■ **Problem requirements**
Continue the passage on dictionary-based time series classification, picking up after its final sentence.

■ **Text passage**
Dictionary based time series classification in aeon#

Dictionary based approaches adapt the bag of words model commonly used in signal processing, computer vision and audio processing for time series classification. Like shapelet based algorithms, dictionary approaches use phase-independent subsequences by sliding a window over time series. However, rather than to measure the distance to a subsequence, as in shapelets, each window is transformed into a word, and the frequency of occurrence of repeating patterns is recorded. Algorithms following the dictionary model build a classifier by:

Extracting subseries, aka windows, from a time series:
Transforming each window of real values into a discrete-valued word (a sequence of symbols over a fixed alphabet);
Building a sparse feature vector of histograms of word counts; and
Finally using a classification method from the machine learning repertoire on these feature vectors. The figure illustrates these steps from a raw time series to a dictionary model using overlapping windows.

Dictionary based time series

Dictionary-based methods differ in the way they transform a window of real-valued measurements into discrete words (a process commonly called discretisation) in Step 2. Many methods are based on a representation called Symbolic Fourier Approximation (SFA). To create a discrete word from a window of continuous values in a series, SFA follows the following steps: - Values in each window are normalized to have standard deviation of 1. - The dimensionality of each normalized window is reduced by the use of the truncated Fourier transform: the window subseries is transformed using as fast Fourier transform, and only the first few coefficients are retained. - Each coefficient is discretised into a symbol from an alphabet a fixed size to form a word.

Creating words from windows requires three parameters: - ‘window_size’ specifies how long each window is; - ‘length’ specifies the reduced series length used in reducing the length of the real valued window; and - ‘alphabet_size’ is the number of letters in the alphabet used in the discretisation.

■ **Excerpted records**
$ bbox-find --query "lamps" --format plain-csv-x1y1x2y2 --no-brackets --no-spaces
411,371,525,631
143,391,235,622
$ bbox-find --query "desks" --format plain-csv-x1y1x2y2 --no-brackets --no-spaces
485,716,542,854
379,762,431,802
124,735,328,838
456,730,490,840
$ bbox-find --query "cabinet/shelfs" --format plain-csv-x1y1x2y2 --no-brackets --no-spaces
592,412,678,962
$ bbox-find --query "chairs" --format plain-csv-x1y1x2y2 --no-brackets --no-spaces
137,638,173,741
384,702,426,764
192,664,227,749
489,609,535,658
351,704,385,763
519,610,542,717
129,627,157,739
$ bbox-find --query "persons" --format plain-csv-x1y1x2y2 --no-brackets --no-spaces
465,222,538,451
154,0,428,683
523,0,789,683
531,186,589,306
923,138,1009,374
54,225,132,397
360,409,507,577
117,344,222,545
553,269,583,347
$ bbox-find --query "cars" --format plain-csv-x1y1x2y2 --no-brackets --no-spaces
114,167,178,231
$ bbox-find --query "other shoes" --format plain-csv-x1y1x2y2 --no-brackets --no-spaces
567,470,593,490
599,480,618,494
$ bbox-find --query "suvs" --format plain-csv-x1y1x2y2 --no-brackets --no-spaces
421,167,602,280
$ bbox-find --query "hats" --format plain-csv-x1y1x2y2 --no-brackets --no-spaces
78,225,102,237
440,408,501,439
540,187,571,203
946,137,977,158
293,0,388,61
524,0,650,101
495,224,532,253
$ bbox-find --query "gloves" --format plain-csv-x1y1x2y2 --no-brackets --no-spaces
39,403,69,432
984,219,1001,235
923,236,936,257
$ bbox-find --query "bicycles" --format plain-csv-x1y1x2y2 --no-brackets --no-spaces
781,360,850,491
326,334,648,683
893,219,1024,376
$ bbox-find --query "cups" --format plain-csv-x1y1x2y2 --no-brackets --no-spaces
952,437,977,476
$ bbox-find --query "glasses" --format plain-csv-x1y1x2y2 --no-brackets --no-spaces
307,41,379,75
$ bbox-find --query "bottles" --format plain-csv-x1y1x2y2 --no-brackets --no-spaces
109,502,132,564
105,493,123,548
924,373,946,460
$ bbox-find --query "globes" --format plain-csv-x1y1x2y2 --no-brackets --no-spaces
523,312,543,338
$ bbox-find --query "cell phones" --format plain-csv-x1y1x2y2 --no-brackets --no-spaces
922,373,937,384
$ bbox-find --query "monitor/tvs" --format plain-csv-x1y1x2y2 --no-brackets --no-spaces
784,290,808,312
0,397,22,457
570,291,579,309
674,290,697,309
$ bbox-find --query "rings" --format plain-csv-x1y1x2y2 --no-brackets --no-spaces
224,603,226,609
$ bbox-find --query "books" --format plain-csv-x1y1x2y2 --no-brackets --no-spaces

■ **Answer to the task**
These core parameters are often fixed internally. There are currently four dictionary based classifiers implemented in aeon, all making use of the Symbolic Fourier Approximation (SFA)[1] transform to discretise into words. These are the Bag of SFA Symbols (BOSS)[2], the Contractable Bag of SFA Symbols (cBOSS)[3], Word Extraction for Time Series Classification (WEASEL)[4] and the Temporal Dictionary Ensemble (TDE)[5]. WEASEL has a multivariate extension called MUSE[8] and TDE has multivariate capability. We summarise their characteristics and give example usage in this notebook. More technical details are available in [8].

Imports and Load Data#

classification

width:: 800
class:: no-scaled-link

[1]:

import warnings

from sklearn import metrics

from aeon.classification.dictionary_based import (
    MUSE,
    WEASEL,
    BOSSEnsemble,
    ContractableBOSS,
    IndividualBOSS,
    TemporalDictionaryEnsemble,
)
from aeon.datasets import load_basic_motions, load_italy_power_demand
from aeon.registry import all_estimators

warnings.filterwarnings("ignore")
all_estimators(
    "classifier", filter_tags={"algorithm_type": "dictionary"}, as_dataframe=True
)

[1]:

	name	estimator
0	BOSSEnsemble	<class 'aeon.classification.dictionary_based._...
1	ContractableBOSS	<class 'aeon.classification.dictionary_based._...
2	MUSE	<class 'aeon.classification.dictionary_based._...
3	OrdinalTDE	<class 'aeon.classification.ordinal_classifica...
4	TemporalDictionaryEnsemble	<class 'aeon.classification.dictionary_based._...
5	WEASEL	<class 'aeon.classification.dictionary_based._...
6	WEASEL_V2	<class 'aeon.classification.dictionary_based._...

[13]:

X_train, y_train = load_italy_power_demand(split="train")
X_test, y_test = load_italy_power_demand(split="test")
X_test = X_test[:50]
y_test = y_test[:50]

print(X_train.shape, y_train.shape, X_test.shape, y_test.shape)

X_train_mv, y_train_mv = load_basic_motions(split="train")
X_test_mv, y_test_mv = load_basic_motions(split="test")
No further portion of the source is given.